Elegir el tamaño adecuado para un letrero de neón en un escaparate es un reto común. Si es demasiado grande, resulta abrumador; si es demasiado pequeño, pasa desapercibido. Para crear un letrero atractivo y funcional, presta mucha atención a las dimensiones y la separación entre los elementos.
1. Longitud total: Ancho de la fachada menos 1 metro.
Un letrero demasiado largo da una apariencia recargada y desproporcionada. Si el letrero de neón es un metro más corto que la fachada, se crean márgenes laterales uniformes que brindan espacio visual, se evita la saturación visual, se alinea perfectamente con las proporciones de la fachada del edificio y se logra una apariencia general más armoniosa y elegante.

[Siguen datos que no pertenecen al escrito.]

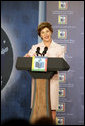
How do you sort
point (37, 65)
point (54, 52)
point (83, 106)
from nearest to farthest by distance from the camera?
1. point (37, 65)
2. point (54, 52)
3. point (83, 106)

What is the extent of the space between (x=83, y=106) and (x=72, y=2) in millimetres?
1914

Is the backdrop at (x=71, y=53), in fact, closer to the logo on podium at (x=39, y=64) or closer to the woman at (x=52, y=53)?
the woman at (x=52, y=53)

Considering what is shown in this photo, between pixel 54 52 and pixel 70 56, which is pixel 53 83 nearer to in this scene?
pixel 54 52

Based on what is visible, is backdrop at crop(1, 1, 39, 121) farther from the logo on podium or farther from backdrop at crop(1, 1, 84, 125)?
the logo on podium

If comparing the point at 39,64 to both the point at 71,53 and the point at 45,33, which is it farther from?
the point at 71,53

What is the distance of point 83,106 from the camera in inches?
165

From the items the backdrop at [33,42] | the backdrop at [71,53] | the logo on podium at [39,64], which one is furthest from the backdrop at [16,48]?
the logo on podium at [39,64]

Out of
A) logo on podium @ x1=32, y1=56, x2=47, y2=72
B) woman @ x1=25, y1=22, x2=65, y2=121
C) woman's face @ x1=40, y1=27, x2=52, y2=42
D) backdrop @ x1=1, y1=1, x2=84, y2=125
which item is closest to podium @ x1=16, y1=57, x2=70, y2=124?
logo on podium @ x1=32, y1=56, x2=47, y2=72

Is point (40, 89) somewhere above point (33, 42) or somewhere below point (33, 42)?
below

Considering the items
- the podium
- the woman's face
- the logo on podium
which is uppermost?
the woman's face

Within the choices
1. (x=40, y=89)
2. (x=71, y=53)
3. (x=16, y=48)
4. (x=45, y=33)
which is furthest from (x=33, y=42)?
(x=40, y=89)

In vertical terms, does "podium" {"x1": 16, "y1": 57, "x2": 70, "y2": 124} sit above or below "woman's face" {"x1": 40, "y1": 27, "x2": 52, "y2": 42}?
below

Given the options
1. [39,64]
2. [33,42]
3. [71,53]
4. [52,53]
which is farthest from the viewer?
[33,42]

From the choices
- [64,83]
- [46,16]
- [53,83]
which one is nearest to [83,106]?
[64,83]
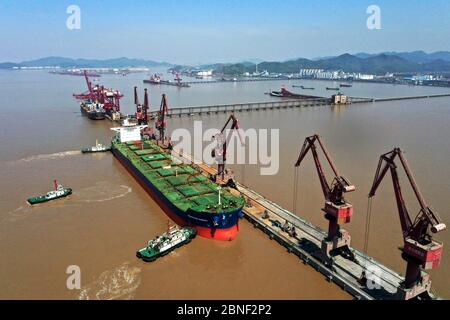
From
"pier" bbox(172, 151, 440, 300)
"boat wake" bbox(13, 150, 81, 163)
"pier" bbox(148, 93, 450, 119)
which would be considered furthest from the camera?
"pier" bbox(148, 93, 450, 119)

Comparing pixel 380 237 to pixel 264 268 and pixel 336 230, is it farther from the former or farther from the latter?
pixel 264 268

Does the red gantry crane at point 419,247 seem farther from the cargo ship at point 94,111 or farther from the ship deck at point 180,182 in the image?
the cargo ship at point 94,111

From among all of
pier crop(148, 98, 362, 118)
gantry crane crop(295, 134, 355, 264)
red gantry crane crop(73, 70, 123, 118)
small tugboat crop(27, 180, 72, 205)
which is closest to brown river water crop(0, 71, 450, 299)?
small tugboat crop(27, 180, 72, 205)

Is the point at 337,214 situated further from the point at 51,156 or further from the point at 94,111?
the point at 94,111

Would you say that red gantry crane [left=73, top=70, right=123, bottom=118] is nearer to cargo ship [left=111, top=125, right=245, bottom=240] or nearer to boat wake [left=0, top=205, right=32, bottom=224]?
cargo ship [left=111, top=125, right=245, bottom=240]

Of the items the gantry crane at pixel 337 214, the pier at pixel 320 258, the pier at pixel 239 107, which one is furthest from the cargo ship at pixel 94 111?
the gantry crane at pixel 337 214

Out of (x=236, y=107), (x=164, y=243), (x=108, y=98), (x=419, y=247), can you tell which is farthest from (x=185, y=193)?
(x=236, y=107)
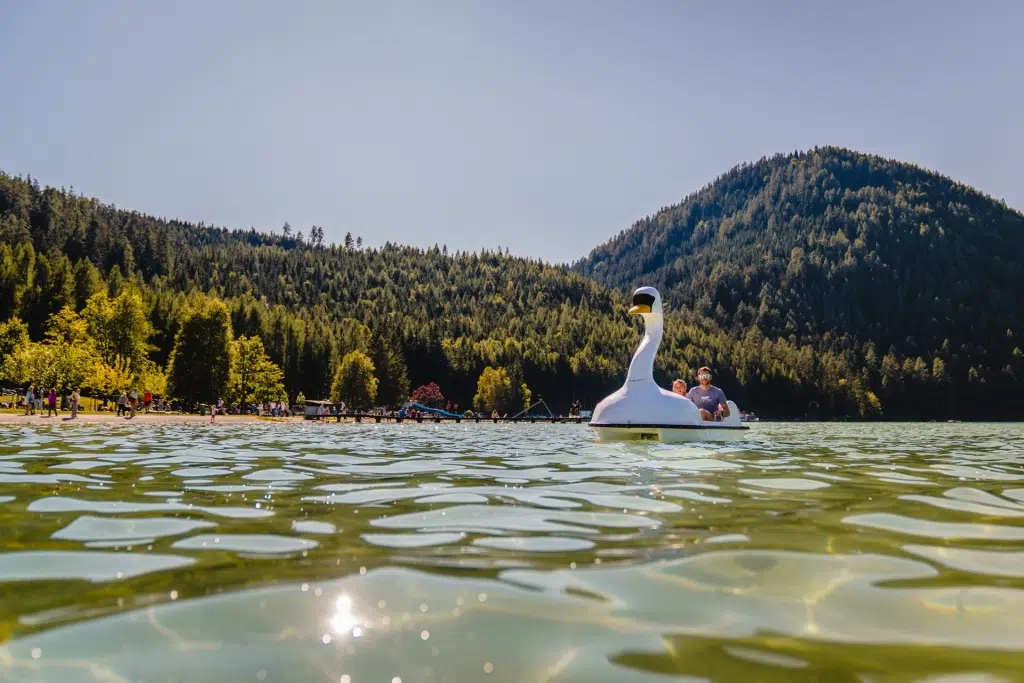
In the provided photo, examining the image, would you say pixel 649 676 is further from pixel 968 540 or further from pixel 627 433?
pixel 627 433

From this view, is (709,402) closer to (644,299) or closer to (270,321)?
(644,299)

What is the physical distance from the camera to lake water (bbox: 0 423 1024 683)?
316 cm

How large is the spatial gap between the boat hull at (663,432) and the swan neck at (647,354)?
140cm

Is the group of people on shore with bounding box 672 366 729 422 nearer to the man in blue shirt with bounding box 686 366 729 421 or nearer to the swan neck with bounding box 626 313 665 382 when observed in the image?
the man in blue shirt with bounding box 686 366 729 421

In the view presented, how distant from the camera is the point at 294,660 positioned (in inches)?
Result: 124

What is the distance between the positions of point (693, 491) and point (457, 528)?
3769mm

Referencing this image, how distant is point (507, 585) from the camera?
4.36 meters

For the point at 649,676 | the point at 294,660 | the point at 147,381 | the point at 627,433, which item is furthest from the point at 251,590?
the point at 147,381

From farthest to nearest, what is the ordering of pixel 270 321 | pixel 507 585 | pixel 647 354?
pixel 270 321 < pixel 647 354 < pixel 507 585

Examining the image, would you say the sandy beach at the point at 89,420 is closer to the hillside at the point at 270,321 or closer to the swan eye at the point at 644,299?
the swan eye at the point at 644,299

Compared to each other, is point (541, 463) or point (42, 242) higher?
point (42, 242)

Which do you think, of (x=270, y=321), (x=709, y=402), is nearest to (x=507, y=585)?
(x=709, y=402)

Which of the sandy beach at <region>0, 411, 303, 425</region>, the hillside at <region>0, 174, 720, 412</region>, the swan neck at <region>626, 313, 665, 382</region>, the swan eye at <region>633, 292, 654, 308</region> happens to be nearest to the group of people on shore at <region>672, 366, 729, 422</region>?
the swan neck at <region>626, 313, 665, 382</region>

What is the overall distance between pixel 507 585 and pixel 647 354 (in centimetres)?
1757
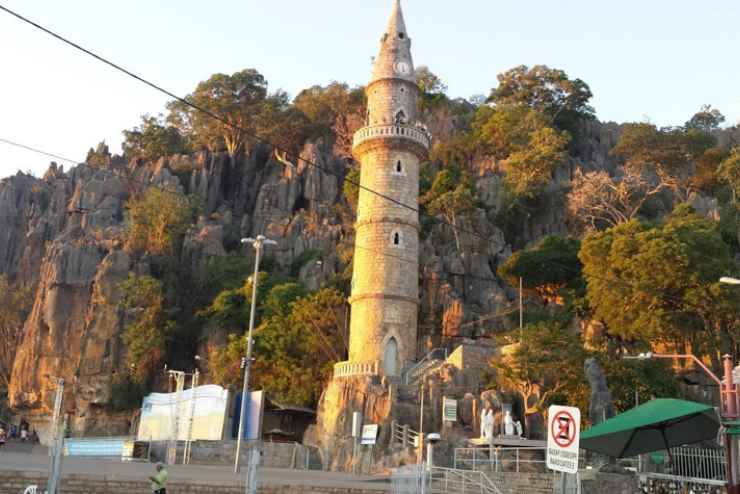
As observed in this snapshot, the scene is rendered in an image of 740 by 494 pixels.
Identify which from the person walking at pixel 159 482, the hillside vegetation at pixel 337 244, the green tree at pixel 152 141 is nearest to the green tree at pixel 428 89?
the hillside vegetation at pixel 337 244

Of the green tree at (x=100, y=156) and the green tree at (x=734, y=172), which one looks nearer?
the green tree at (x=734, y=172)

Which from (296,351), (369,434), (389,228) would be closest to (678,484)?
(369,434)

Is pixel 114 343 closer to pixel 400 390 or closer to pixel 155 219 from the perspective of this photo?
pixel 155 219

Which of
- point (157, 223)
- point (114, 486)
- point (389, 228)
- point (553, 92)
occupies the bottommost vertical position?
point (114, 486)

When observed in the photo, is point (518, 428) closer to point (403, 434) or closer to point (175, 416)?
point (403, 434)

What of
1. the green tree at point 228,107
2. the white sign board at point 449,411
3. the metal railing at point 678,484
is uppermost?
the green tree at point 228,107

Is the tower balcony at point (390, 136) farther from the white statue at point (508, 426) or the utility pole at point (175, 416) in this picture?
the white statue at point (508, 426)

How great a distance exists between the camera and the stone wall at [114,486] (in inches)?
665

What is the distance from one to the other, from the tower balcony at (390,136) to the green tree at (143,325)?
15309 millimetres

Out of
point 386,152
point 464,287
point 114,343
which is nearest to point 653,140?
point 464,287

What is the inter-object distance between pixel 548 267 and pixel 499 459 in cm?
2316

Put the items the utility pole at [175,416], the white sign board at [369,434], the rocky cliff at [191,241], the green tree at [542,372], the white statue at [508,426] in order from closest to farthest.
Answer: the white statue at [508,426] → the white sign board at [369,434] → the green tree at [542,372] → the utility pole at [175,416] → the rocky cliff at [191,241]

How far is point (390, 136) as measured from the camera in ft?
133

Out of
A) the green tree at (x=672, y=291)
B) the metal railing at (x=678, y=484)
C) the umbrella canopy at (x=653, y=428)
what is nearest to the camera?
the umbrella canopy at (x=653, y=428)
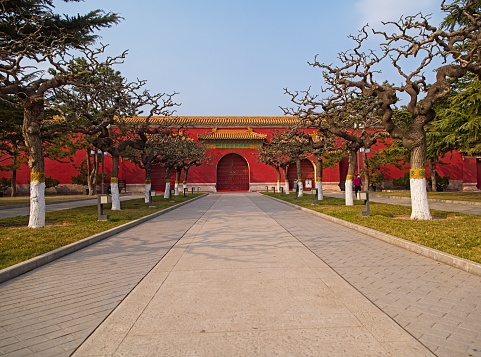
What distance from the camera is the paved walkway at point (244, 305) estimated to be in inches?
134

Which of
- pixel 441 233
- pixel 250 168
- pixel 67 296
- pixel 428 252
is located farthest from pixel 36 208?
pixel 250 168

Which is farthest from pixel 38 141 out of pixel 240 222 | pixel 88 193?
pixel 88 193

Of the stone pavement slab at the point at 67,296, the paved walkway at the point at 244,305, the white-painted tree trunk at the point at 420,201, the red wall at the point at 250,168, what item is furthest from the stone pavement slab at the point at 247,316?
the red wall at the point at 250,168

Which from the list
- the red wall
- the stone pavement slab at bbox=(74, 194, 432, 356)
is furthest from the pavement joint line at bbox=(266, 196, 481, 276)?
the red wall

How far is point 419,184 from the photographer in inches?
470

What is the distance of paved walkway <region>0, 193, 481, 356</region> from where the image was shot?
3398 millimetres

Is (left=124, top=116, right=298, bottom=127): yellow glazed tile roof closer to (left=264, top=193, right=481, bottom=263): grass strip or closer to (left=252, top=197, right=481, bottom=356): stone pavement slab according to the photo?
(left=264, top=193, right=481, bottom=263): grass strip

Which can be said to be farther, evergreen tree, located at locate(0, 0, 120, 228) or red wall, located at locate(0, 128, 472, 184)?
red wall, located at locate(0, 128, 472, 184)

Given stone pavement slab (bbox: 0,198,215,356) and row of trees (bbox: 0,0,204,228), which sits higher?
row of trees (bbox: 0,0,204,228)

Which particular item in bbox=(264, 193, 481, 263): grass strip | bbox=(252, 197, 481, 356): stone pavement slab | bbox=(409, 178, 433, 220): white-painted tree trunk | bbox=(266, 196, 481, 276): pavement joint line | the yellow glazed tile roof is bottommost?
bbox=(252, 197, 481, 356): stone pavement slab

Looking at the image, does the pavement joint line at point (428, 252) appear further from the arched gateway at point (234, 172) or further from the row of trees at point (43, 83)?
the arched gateway at point (234, 172)

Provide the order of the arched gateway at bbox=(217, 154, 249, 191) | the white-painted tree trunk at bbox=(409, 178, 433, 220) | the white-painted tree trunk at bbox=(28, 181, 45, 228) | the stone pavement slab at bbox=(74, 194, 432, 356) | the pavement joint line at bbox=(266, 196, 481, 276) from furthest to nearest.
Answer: the arched gateway at bbox=(217, 154, 249, 191), the white-painted tree trunk at bbox=(409, 178, 433, 220), the white-painted tree trunk at bbox=(28, 181, 45, 228), the pavement joint line at bbox=(266, 196, 481, 276), the stone pavement slab at bbox=(74, 194, 432, 356)

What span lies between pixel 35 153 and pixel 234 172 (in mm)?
34886

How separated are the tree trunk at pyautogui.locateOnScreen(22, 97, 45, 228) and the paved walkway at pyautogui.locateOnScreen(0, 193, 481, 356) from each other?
4481 millimetres
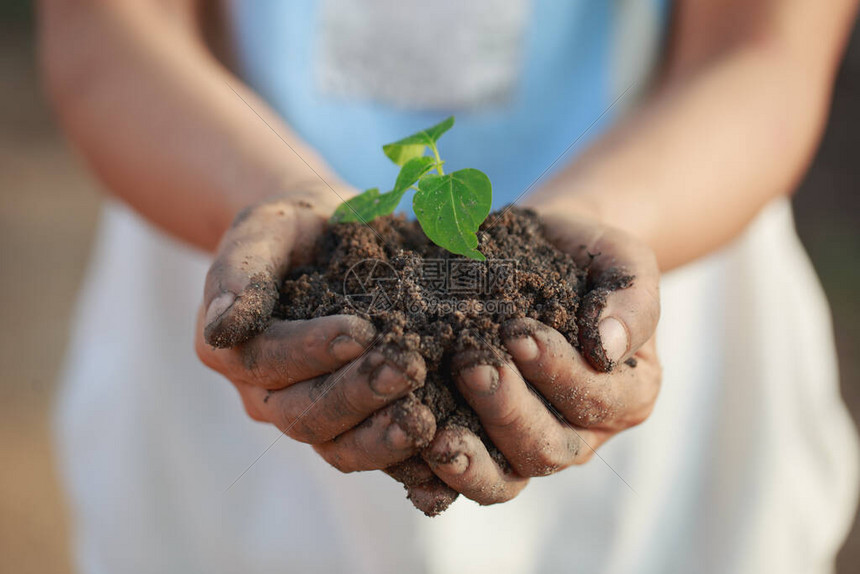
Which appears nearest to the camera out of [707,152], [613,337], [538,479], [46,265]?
[613,337]

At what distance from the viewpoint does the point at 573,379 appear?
3.43 ft

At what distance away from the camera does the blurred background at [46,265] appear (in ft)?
11.0

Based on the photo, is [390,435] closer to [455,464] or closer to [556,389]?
[455,464]

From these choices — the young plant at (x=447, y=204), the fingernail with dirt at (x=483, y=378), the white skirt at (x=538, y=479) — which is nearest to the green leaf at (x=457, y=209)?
the young plant at (x=447, y=204)

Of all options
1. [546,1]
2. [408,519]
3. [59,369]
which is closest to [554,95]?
[546,1]

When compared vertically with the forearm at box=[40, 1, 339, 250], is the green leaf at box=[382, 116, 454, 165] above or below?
below

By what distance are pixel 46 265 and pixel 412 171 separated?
4.60 metres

2. Altura de la fuente: 1/10 de la altura del escaparate.
El tamaño de la fuente determina tanto la legibilidad a larga distancia como la comodidad visual a corta distancia. Ajuste la altura de la fuente a una décima parte de la altura total del escaparate ; por ejemplo, 30 cm para un escaparate de 3 metros. Esta proporción logra un equilibrio perfecto: ofrece una legibilidad clara a más de 10 metros de distancia, evitando la sensación de pesadez y extrañeza que producen las letras demasiado grandes.
3. Espaciado: 1/5 de la altura de la fuente
Un espaciado insuficiente da una impresión de agobio, mientras que un espaciado excesivo crea una apariencia suelta y desequilibrada. Ajuste el espaciado a una quinta parte de la altura de la fuente; por ejemplo, 6 cm para una fuente de 30 cm. Esta proporción proporciona suficiente espacio para el texto, ofrece un diseño equilibrado y ligero, y realza la sofisticación y la profesionalidad del letrero.
4. Altura de instalación: La parte inferior del letrero debe quedar a 2,2 m sobre el nivel del suelo.
Esta altura se encuentra dentro del rango óptimo de visión de los adultos para una mirada directa o ligeramente hacia arriba, lo que garantiza una legibilidad instantánea tanto para peatones como para conductores, sin puntos ciegos visuales.
El tamaño de los letreros de neón para escaparates no se basa en la experiencia personal , sino en una metodología científica y estandarizada fundamentada en la estética proporcional y la ingeniería visual. Seguir estos cuatro principios básicos elimina las revisiones repetitivas, da como resultado un letrero con dimensiones equilibradas y un diseño refinado, capta la atención de los transeúntes al anochecer y atrae a un número significativo de clientes.